Get the minimum rate (in bytes/second) a client must maintain before we kill the connection.

setMinimumUploadRate :: Double -> UploadPolicy -> UploadPolicy Source #

Set the minimum rate (in bytes/second) a client must maintain before we kill the connection.

getMinimumUploadSeconds :: UploadPolicy -> Int Source #

Get the amount of time which must elapse before we begin enforcing the upload rate minimum

setMinimumUploadSeconds :: Int -> UploadPolicy -> UploadPolicy Source #

Set the amount of time which must elapse before we begin enforcing the upload rate minimum

getUploadTimeout :: UploadPolicy -> Int Source #

Get the "upload timeout". Whenever input is received from the client, the connection timeout is set this many seconds in the future.

setUploadTimeout :: Int -> UploadPolicy -> UploadPolicy Source #

Set the upload timeout.

File upload policy

data FileUploadPolicy Source #

File upload policy, if any policy is violated then PolicyViolationException is thrown

defaultFileUploadPolicy :: FileUploadPolicy Source #

A default FileUploadPolicy

maximum file size
1MB
maximum number of files
10
skip files without name
yes
maximum size of skipped file
0

setMaximumFileSize :: Int64 -> FileUploadPolicy -> FileUploadPolicy Source #

Maximum size of single uploaded file.

setMaximumNumberOfFiles :: Int -> FileUploadPolicy -> FileUploadPolicy Source #

Maximum number of uploaded files.

setSkipFilesWithoutNames :: Bool -> FileUploadPolicy -> FileUploadPolicy Source #

Skip files with empty file names.

If set, parts without filenames will not be fed to storage function.
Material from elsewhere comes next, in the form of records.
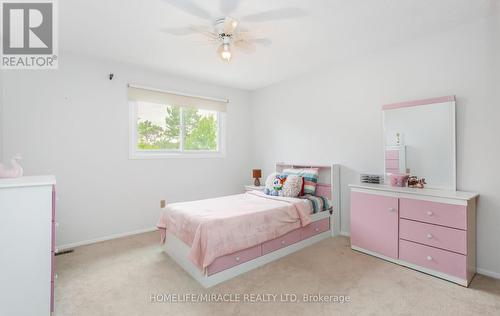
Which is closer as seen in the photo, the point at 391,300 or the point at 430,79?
the point at 391,300

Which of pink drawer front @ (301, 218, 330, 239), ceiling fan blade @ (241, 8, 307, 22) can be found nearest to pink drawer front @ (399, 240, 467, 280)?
pink drawer front @ (301, 218, 330, 239)

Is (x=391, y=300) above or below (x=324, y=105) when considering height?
below

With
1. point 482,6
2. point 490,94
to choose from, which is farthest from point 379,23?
point 490,94

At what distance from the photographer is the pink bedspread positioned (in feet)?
7.09

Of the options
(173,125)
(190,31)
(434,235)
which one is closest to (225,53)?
(190,31)

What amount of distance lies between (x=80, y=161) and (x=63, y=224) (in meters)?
0.82

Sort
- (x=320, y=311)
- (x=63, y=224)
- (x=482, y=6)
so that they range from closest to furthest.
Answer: (x=320, y=311) < (x=482, y=6) < (x=63, y=224)

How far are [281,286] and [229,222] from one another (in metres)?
0.74

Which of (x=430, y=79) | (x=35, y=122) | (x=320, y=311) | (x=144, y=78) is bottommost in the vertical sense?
(x=320, y=311)

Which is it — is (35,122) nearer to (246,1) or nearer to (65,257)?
(65,257)

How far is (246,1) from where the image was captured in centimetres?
200

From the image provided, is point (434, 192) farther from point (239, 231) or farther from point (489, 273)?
point (239, 231)

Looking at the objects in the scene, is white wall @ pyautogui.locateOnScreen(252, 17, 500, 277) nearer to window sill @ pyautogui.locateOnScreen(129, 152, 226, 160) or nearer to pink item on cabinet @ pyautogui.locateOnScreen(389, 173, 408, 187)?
pink item on cabinet @ pyautogui.locateOnScreen(389, 173, 408, 187)

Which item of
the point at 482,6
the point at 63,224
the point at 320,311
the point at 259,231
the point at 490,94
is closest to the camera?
the point at 320,311
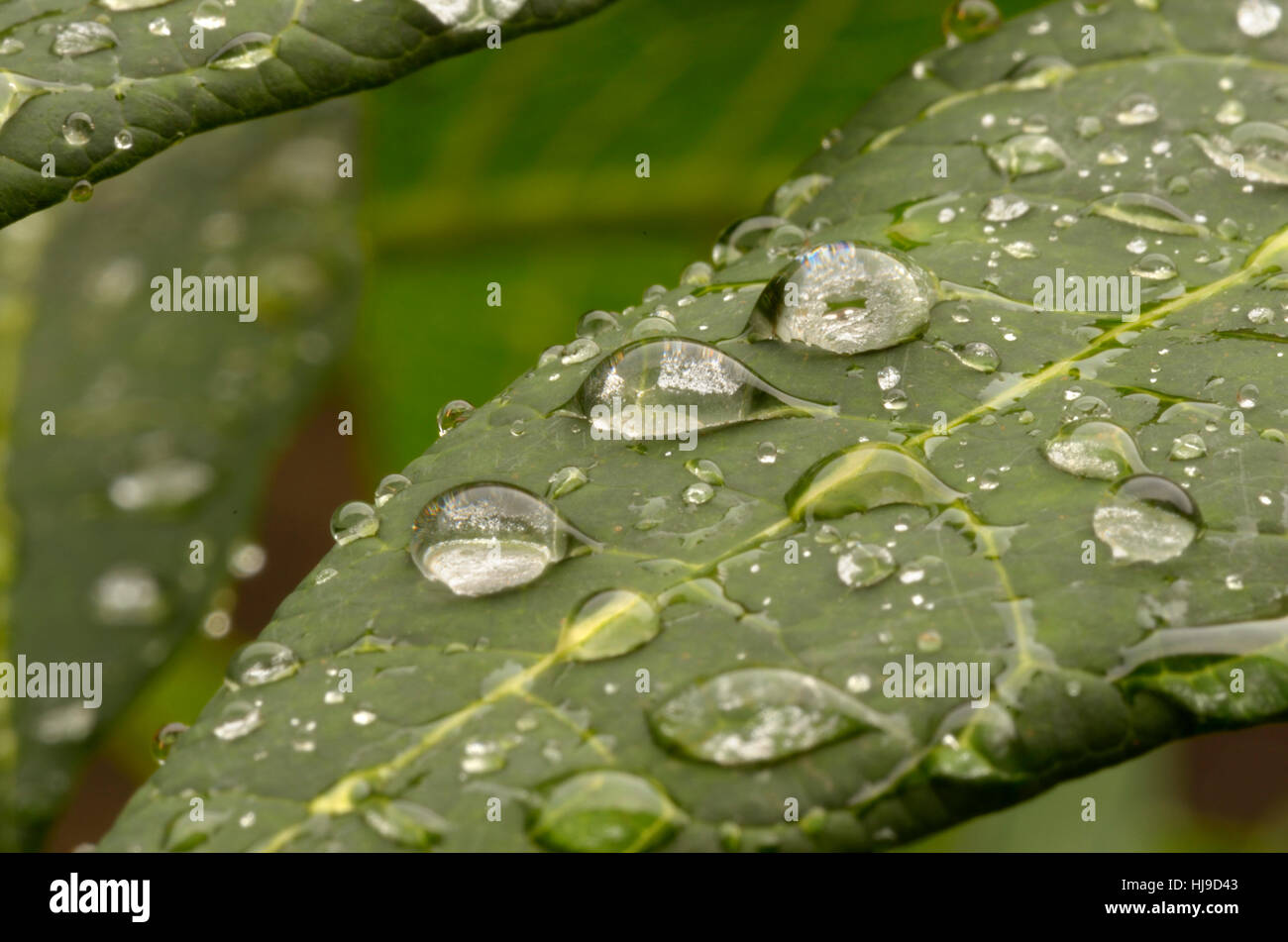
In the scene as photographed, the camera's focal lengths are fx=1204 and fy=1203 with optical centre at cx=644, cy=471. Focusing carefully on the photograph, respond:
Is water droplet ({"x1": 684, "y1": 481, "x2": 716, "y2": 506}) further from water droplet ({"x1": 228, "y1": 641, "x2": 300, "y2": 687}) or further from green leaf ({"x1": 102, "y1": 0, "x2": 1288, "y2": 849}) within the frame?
water droplet ({"x1": 228, "y1": 641, "x2": 300, "y2": 687})

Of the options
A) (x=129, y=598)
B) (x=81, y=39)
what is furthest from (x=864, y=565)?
(x=129, y=598)

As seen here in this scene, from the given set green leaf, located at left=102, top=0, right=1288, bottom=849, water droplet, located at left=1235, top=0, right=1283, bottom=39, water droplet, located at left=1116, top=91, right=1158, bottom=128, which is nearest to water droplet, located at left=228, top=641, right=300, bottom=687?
green leaf, located at left=102, top=0, right=1288, bottom=849

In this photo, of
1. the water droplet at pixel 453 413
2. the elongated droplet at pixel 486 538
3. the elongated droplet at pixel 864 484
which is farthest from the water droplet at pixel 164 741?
the elongated droplet at pixel 864 484

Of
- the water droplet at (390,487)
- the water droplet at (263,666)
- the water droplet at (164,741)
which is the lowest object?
the water droplet at (164,741)

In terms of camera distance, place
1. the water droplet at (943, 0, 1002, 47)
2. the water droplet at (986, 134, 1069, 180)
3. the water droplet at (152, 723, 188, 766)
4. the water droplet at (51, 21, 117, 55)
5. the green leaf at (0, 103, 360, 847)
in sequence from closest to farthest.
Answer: the water droplet at (152, 723, 188, 766) < the water droplet at (51, 21, 117, 55) < the water droplet at (986, 134, 1069, 180) < the water droplet at (943, 0, 1002, 47) < the green leaf at (0, 103, 360, 847)

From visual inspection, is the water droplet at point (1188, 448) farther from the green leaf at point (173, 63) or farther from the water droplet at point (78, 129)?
the water droplet at point (78, 129)

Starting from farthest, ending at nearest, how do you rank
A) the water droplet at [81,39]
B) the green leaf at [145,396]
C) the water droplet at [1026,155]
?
the green leaf at [145,396] < the water droplet at [1026,155] < the water droplet at [81,39]

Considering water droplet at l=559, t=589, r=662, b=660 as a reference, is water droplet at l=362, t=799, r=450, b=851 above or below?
below

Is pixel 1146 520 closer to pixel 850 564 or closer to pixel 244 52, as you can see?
pixel 850 564
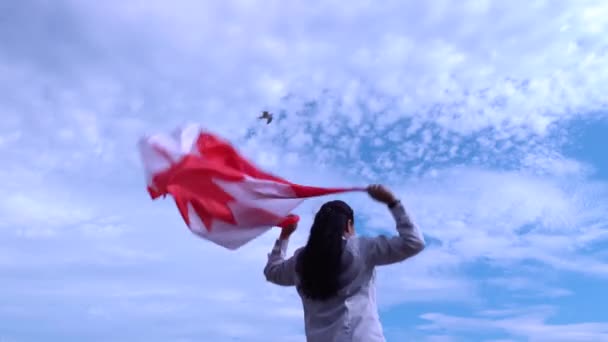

HTML5 form data encoding standard states that form input fields of type file, without value set, are encoded same way as if file with empty body, empty file name, and type application/octet-stream was set as value.

You most likely want to use this with zero bytes allowed to avoid storing such fields (see setMaximumSkippedFileSize).

By default files without names are skipped.

Since: 1.0.3.0

setMaximumSkippedFileSize :: Int64 -> FileUploadPolicy -> FileUploadPolicy Source #

Maximum size of file without name which can be skipped.

Ignored if setSkipFilesWithoutNames is False.

If skipped file is larger than this setting then FileUploadException is thrown.

By default maximum file size is 0.

Since: 1.0.3.0

Per-file upload policy

data PartUploadPolicy Source #

Upload policy can be set on an "general" basis (using UploadPolicy), but handlers can also make policy decisions on individual files/parts uploaded. For each part uploaded, handlers can decide:

  • whether to allow the file upload at all
  • the maximum size of uploaded files, if allowed

disallow :: PartUploadPolicy Source #

Disallows the file to be uploaded.

allowWithMaximumSize :: Int64 -> PartUploadPolicy Source #

Allows the file to be uploaded, with maximum size n.

Exceptions

fileUploadExceptionReason :: FileUploadException -> Text Source #

Human-readable error message corresponding to the FileUploadException.

badPartExceptionReason :: BadPartException -> Text Source #

Human-readable error message corresponding to the BadPartException.

policyViolationExceptionReason :: PolicyViolationException -> Text Source #

Human-readable error message corresponding to the PolicyViolationException.